- **Directive**
Find each line in the records containing the string "instances" and copy those lines out in full.

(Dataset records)
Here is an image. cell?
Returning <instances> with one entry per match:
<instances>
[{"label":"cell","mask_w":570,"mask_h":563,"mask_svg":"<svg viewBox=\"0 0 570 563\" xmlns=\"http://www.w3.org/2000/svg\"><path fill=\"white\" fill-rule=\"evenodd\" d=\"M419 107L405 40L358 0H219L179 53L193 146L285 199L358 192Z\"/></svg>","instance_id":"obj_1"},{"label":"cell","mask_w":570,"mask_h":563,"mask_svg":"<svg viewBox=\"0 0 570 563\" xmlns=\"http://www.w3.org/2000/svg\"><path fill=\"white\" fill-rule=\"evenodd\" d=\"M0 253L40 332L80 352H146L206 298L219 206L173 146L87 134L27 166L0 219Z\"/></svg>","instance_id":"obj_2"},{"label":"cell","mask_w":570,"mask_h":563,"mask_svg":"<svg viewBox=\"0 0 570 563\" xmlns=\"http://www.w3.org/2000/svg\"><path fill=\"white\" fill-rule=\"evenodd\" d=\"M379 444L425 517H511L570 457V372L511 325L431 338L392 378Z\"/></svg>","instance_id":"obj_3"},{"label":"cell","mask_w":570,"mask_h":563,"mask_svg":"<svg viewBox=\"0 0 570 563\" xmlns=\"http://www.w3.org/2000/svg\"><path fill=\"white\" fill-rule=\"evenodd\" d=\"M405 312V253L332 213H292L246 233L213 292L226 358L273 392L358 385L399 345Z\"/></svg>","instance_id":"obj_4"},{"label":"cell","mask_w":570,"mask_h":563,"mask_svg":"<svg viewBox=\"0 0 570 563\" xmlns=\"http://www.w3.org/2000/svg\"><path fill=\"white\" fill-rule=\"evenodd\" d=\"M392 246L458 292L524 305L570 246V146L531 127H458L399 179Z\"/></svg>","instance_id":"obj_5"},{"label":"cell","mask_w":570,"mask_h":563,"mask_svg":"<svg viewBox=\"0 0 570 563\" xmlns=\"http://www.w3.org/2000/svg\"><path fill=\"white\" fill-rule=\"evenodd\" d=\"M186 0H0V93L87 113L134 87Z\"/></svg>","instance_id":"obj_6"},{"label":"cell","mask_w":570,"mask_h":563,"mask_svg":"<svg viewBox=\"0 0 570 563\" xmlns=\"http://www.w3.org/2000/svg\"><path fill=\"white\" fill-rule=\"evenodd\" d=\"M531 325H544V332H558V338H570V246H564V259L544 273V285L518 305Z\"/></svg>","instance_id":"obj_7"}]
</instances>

- **Reply to the task**
Returning <instances> with one entry per match:
<instances>
</instances>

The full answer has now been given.